One warm Springy day Willie Worm, as was his custom from that first chance encounter with the old wooly worm who now hung from a twig of a sycamine tree, went forth to watch the wispy womb which had become a tomb for the old wooly worm.
"I wonder, as I always wonder each day and each time I pass by or stand beneath this old sycamine tree, what the destiny will be for which the old wooly worm sought so earnestly," Willie Worm wondered earnestly. "Such a destiny to strive for surely is not to be bundled into a shroud of one's own making, only to die and be dead within sight of all who can see. Surely he must be destined for a destiny far superior to that which I see."
While Willie Worm pondered the preceding, he witnessed a wiggling of the womb which had become a tomb which hung from a twig on a high sycamine tree.
Excitement charged the spot which would have been a heart, if worms had a heart, of Willie Worm as he watched the tomb which may not be a tomb wiggle and wobble and wind every which way.
Willie Worm watched the womb excitedly, then within moments Willie witnessed what appeared to be a worm's head worm its way from beneath the tomb which now was obviously a womb, then struggle and wiggle and wobble with all his might in effort to work his way free from the womb of wound wispy windings with which he had bound around himself like a tomb.
"Hurray!" Willie Worm exclaimed excitedly, applauding and cheering as if he had hands with which to clap and legs with which to leap.

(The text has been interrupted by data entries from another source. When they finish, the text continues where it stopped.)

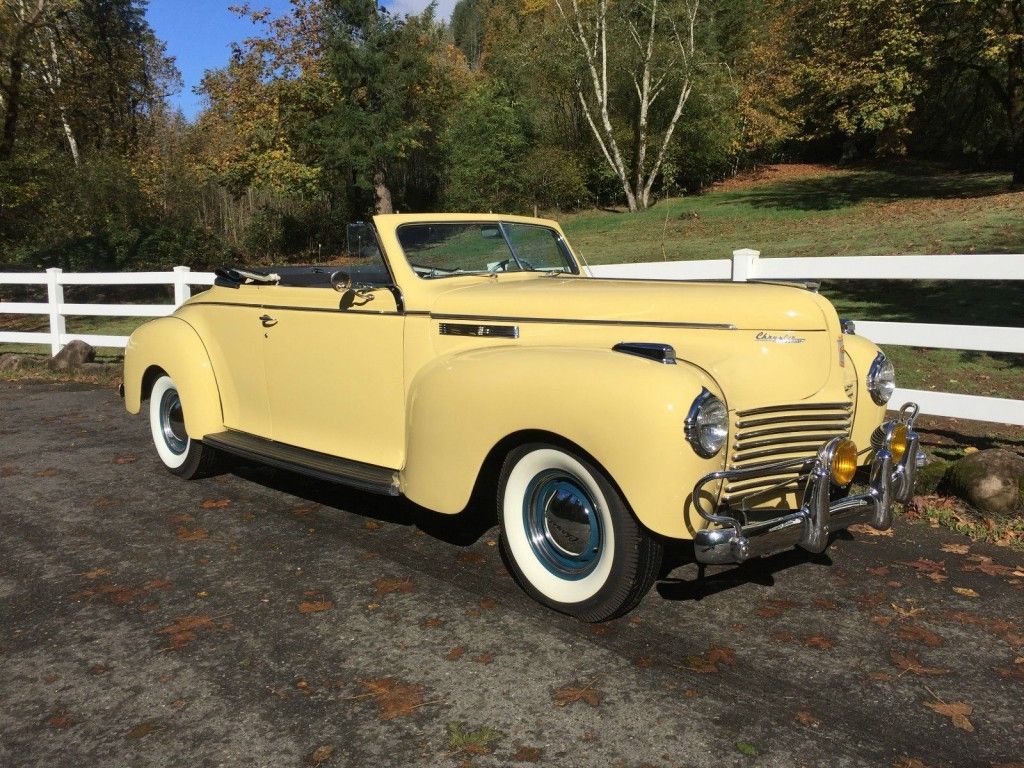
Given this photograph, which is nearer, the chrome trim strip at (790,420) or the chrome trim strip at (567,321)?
the chrome trim strip at (790,420)

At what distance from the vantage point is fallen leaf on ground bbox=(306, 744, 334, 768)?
2.62 m

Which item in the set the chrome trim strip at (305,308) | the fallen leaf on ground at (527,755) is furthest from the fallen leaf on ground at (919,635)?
the chrome trim strip at (305,308)

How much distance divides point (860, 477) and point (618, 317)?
165 centimetres

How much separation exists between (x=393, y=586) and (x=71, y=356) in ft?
29.6

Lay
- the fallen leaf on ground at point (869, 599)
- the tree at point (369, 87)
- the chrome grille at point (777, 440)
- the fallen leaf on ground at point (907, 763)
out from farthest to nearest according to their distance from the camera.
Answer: the tree at point (369, 87), the fallen leaf on ground at point (869, 599), the chrome grille at point (777, 440), the fallen leaf on ground at point (907, 763)

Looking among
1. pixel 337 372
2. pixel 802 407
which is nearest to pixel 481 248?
pixel 337 372

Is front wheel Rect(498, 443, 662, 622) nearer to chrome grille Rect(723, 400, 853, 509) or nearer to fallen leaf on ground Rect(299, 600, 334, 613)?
Result: chrome grille Rect(723, 400, 853, 509)

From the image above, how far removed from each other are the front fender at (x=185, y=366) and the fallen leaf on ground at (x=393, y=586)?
2.08 metres

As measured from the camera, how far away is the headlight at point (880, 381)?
4.06m

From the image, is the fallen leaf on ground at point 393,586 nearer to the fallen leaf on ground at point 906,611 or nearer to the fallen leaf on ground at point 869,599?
the fallen leaf on ground at point 869,599

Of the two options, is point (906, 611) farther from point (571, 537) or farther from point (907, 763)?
point (571, 537)

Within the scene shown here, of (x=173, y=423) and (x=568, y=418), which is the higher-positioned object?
(x=568, y=418)

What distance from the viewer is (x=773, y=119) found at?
38344 millimetres

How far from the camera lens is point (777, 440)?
3482 millimetres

Within moments it was wondrously obvious that the wooly old worm would win his battle with the womb he had wound and would abound free from the womb which bound him as would a tomb.
Wiggle, wiggle, jump and jiggle went the wispy wound womb as the old wooly worm began to emerge from the wispy womb. Little by little the jiggle increased until it was clear that the wily old worm had defeated the tomb and was indeed fulfilling his destiny, whatever it might be.
Then wonder of wonders was there to behold; for there before Willie Worm's eyes emerged what should have been a wooly old worm; but no such thing did occur, but rather what came forth was a fanciful and beautiful fairy-like creature with wings of rainbow hue which spread its wings and did soar high in the sky, appearing ever so much like a flower in flight and riding upon a rainbow.
"Destiny awaits you, my son," sang the wooly old worm which was now a soaring flower riding upon a rainbow. "Do not defeat it, but rather do deny yourself and fight the good fight which is before you. Farewell."
Willie Worm watched as the flittering flower which was and had become his friend did fly away upon a rainbow toward whatever it was which is and will forever become the destiny of the wooly old worm who was so full of wisdom and with a heart with which to share that which a worm is without.